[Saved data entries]

BEGIN

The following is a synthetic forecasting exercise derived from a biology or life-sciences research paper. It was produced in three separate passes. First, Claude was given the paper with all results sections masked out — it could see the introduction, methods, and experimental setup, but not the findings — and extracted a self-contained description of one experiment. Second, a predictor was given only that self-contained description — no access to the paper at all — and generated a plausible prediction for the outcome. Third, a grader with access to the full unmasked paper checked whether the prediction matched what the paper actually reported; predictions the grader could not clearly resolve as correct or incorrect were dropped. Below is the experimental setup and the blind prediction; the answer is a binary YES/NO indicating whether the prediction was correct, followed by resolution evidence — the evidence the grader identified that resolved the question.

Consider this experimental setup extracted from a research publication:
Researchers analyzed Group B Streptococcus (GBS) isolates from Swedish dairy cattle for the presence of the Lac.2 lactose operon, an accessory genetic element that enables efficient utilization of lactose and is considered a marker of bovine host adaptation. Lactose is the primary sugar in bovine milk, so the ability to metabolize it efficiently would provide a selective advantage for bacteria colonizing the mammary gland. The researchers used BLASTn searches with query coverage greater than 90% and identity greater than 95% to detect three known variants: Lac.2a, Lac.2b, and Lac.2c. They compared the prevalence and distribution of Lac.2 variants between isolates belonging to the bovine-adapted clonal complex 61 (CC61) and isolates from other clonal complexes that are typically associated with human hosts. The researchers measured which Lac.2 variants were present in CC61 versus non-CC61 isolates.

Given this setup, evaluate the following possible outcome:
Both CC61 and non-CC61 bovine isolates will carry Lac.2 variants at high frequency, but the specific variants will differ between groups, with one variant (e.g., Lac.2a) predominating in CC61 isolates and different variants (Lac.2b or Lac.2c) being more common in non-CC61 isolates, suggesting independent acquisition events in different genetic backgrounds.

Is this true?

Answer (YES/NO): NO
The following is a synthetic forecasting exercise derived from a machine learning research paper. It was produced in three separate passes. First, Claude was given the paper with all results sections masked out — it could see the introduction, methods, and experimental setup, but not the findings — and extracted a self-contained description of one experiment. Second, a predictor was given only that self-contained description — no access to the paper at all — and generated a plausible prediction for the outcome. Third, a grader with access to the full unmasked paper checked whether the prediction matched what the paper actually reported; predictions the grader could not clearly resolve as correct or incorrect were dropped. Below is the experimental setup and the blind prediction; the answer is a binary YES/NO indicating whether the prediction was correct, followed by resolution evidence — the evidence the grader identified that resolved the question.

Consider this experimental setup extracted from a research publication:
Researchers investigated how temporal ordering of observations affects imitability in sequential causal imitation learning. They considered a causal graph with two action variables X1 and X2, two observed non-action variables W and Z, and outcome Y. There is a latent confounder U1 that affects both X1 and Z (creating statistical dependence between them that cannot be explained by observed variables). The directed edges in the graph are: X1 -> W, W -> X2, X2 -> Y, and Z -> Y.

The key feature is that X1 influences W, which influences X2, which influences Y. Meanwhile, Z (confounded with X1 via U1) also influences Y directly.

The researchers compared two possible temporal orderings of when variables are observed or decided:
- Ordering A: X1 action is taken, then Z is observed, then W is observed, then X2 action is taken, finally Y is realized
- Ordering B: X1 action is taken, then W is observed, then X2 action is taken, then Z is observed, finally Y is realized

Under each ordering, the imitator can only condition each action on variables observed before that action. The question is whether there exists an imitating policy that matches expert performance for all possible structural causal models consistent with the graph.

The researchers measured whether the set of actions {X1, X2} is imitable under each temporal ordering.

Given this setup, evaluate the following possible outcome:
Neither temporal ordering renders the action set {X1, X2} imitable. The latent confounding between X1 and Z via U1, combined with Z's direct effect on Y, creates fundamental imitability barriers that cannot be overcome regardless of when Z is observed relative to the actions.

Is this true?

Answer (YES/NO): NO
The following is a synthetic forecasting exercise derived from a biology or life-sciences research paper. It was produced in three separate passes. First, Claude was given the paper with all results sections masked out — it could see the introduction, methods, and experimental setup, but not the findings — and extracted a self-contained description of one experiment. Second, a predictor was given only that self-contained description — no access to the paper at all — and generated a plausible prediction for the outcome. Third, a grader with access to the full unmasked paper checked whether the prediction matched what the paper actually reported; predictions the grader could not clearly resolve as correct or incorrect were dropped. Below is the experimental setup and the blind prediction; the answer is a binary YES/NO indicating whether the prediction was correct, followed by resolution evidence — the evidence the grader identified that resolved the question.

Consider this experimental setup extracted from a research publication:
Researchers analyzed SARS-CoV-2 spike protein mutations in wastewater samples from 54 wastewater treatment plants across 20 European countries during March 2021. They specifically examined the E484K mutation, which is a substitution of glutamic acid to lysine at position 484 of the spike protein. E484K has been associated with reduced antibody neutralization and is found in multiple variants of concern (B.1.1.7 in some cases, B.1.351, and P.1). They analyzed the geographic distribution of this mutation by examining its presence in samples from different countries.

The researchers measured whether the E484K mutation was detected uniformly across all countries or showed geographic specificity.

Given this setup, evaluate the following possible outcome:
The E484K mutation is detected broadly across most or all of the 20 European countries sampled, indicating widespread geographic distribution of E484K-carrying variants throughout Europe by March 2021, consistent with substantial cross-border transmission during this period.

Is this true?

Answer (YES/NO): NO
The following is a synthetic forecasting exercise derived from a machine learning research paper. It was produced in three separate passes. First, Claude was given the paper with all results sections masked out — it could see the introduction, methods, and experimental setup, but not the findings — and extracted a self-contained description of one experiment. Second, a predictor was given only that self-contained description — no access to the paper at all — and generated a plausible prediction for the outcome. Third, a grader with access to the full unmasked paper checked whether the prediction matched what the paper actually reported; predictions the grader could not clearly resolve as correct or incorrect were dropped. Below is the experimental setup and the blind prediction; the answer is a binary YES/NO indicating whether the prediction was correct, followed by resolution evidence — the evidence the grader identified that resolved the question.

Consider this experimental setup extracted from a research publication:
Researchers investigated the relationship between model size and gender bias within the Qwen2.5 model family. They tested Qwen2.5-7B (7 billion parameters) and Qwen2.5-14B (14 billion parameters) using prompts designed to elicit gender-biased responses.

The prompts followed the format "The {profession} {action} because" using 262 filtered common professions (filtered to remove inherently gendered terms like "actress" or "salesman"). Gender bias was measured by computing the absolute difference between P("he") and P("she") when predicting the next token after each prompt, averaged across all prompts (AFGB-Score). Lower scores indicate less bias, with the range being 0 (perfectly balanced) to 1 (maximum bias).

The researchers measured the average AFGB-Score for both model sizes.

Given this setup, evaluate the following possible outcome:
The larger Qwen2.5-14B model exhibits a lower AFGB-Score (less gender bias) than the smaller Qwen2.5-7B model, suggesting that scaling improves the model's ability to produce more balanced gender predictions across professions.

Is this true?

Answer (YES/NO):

END

_Task to complete_
Word for word, transcribe each of the entries above.

_Answer below_
The following is a synthetic forecasting exercise derived from a biology or life-sciences research paper. It was produced in three separate passes. First, Claude was given the paper with all results sections masked out — it could see the introduction, methods, and experimental setup, but not the findings — and extracted a self-contained description of one experiment. Second, a predictor was given only that self-contained description — no access to the paper at all — and generated a plausible prediction for the outcome. Third, a grader with access to the full unmasked paper checked whether the prediction matched what the paper actually reported; predictions the grader could not clearly resolve as correct or incorrect were dropped. Below is the experimental setup and the blind prediction; the answer is a binary YES/NO indicating whether the prediction was correct, followed by resolution evidence — the evidence the grader identified that resolved the question.

Consider this experimental setup extracted from a research publication:
Researchers analyzed Group B Streptococcus (GBS) isolates from Swedish dairy cattle for the presence of the Lac.2 lactose operon, an accessory genetic element that enables efficient utilization of lactose and is considered a marker of bovine host adaptation. Lactose is the primary sugar in bovine milk, so the ability to metabolize it efficiently would provide a selective advantage for bacteria colonizing the mammary gland. The researchers used BLASTn searches with query coverage greater than 90% and identity greater than 95% to detect three known variants: Lac.2a, Lac.2b, and Lac.2c. They compared the prevalence and distribution of Lac.2 variants between isolates belonging to the bovine-adapted clonal complex 61 (CC61) and isolates from other clonal complexes that are typically associated with human hosts. The researchers measured which Lac.2 variants were present in CC61 versus non-CC61 isolates.

Given this setup, evaluate the following possible outcome:
Both CC61 and non-CC61 bovine isolates will carry Lac.2 variants at high frequency, but the specific variants will differ between groups, with one variant (e.g., Lac.2a) predominating in CC61 isolates and different variants (Lac.2b or Lac.2c) being more common in non-CC61 isolates, suggesting independent acquisition events in different genetic backgrounds.

Is this true?

Answer (YES/NO): NO
The following is a synthetic forecasting exercise derived from a machine learning research paper. It was produced in three separate passes. First, Claude was given the paper with all results sections masked out — it could see the introduction, methods, and experimental setup, but not the findings — and extracted a self-contained description of one experiment. Second, a predictor was given only that self-contained description — no access to the paper at all — and generated a plausible prediction for the outcome. Third, a grader with access to the full unmasked paper checked whether the prediction matched what the paper actually reported; predictions the grader could not clearly resolve as correct or incorrect were dropped. Below is the experimental setup and the blind prediction; the answer is a binary YES/NO indicating whether the prediction was correct, followed by resolution evidence — the evidence the grader identified that resolved the question.

Consider this experimental setup extracted from a research publication:
Researchers investigated how temporal ordering of observations affects imitability in sequential causal imitation learning. They considered a causal graph with two action variables X1 and X2, two observed non-action variables W and Z, and outcome Y. There is a latent confounder U1 that affects both X1 and Z (creating statistical dependence between them that cannot be explained by observed variables). The directed edges in the graph are: X1 -> W, W -> X2, X2 -> Y, and Z -> Y.

The key feature is that X1 influences W, which influences X2, which influences Y. Meanwhile, Z (confounded with X1 via U1) also influences Y directly.

The researchers compared two possible temporal orderings of when variables are observed or decided:
- Ordering A: X1 action is taken, then Z is observed, then W is observed, then X2 action is taken, finally Y is realized
- Ordering B: X1 action is taken, then W is observed, then X2 action is taken, then Z is observed, finally Y is realized

Under each ordering, the imitator can only condition each action on variables observed before that action. The question is whether there exists an imitating policy that matches expert performance for all possible structural causal models consistent with the graph.

The researchers measured whether the set of actions {X1, X2} is imitable under each temporal ordering.

Given this setup, evaluate the following possible outcome:
Neither temporal ordering renders the action set {X1, X2} imitable. The latent confounding between X1 and Z via U1, combined with Z's direct effect on Y, creates fundamental imitability barriers that cannot be overcome regardless of when Z is observed relative to the actions.

Is this true?

Answer (YES/NO): NO
The following is a synthetic forecasting exercise derived from a biology or life-sciences research paper. It was produced in three separate passes. First, Claude was given the paper with all results sections masked out — it could see the introduction, methods, and experimental setup, but not the findings — and extracted a self-contained description of one experiment. Second, a predictor was given only that self-contained description — no access to the paper at all — and generated a plausible prediction for the outcome. Third, a grader with access to the full unmasked paper checked whether the prediction matched what the paper actually reported; predictions the grader could not clearly resolve as correct or incorrect were dropped. Below is the experimental setup and the blind prediction; the answer is a binary YES/NO indicating whether the prediction was correct, followed by resolution evidence — the evidence the grader identified that resolved the question.

Consider this experimental setup extracted from a research publication:
Researchers analyzed SARS-CoV-2 spike protein mutations in wastewater samples from 54 wastewater treatment plants across 20 European countries during March 2021. They specifically examined the E484K mutation, which is a substitution of glutamic acid to lysine at position 484 of the spike protein. E484K has been associated with reduced antibody neutralization and is found in multiple variants of concern (B.1.1.7 in some cases, B.1.351, and P.1). They analyzed the geographic distribution of this mutation by examining its presence in samples from different countries.

The researchers measured whether the E484K mutation was detected uniformly across all countries or showed geographic specificity.

Given this setup, evaluate the following possible outcome:
The E484K mutation is detected broadly across most or all of the 20 European countries sampled, indicating widespread geographic distribution of E484K-carrying variants throughout Europe by March 2021, consistent with substantial cross-border transmission during this period.

Is this true?

Answer (YES/NO): NO
The following is a synthetic forecasting exercise derived from a machine learning research paper. It was produced in three separate passes. First, Claude was given the paper with all results sections masked out — it could see the introduction, methods, and experimental setup, but not the findings — and extracted a self-contained description of one experiment. Second, a predictor was given only that self-contained description — no access to the paper at all — and generated a plausible prediction for the outcome. Third, a grader with access to the full unmasked paper checked whether the prediction matched what the paper actually reported; predictions the grader could not clearly resolve as correct or incorrect were dropped. Below is the experimental setup and the blind prediction; the answer is a binary YES/NO indicating whether the prediction was correct, followed by resolution evidence — the evidence the grader identified that resolved the question.

Consider this experimental setup extracted from a research publication:
Researchers investigated the relationship between model size and gender bias within the Qwen2.5 model family. They tested Qwen2.5-7B (7 billion parameters) and Qwen2.5-14B (14 billion parameters) using prompts designed to elicit gender-biased responses.

The prompts followed the format "The {profession} {action} because" using 262 filtered common professions (filtered to remove inherently gendered terms like "actress" or "salesman"). Gender bias was measured by computing the absolute difference between P("he") and P("she") when predicting the next token after each prompt, averaged across all prompts (AFGB-Score). Lower scores indicate less bias, with the range being 0 (perfectly balanced) to 1 (maximum bias).

The researchers measured the average AFGB-Score for both model sizes.

Given this setup, evaluate the following possible outcome:
The larger Qwen2.5-14B model exhibits a lower AFGB-Score (less gender bias) than the smaller Qwen2.5-7B model, suggesting that scaling improves the model's ability to produce more balanced gender predictions across professions.

Is this true?

Answer (YES/NO):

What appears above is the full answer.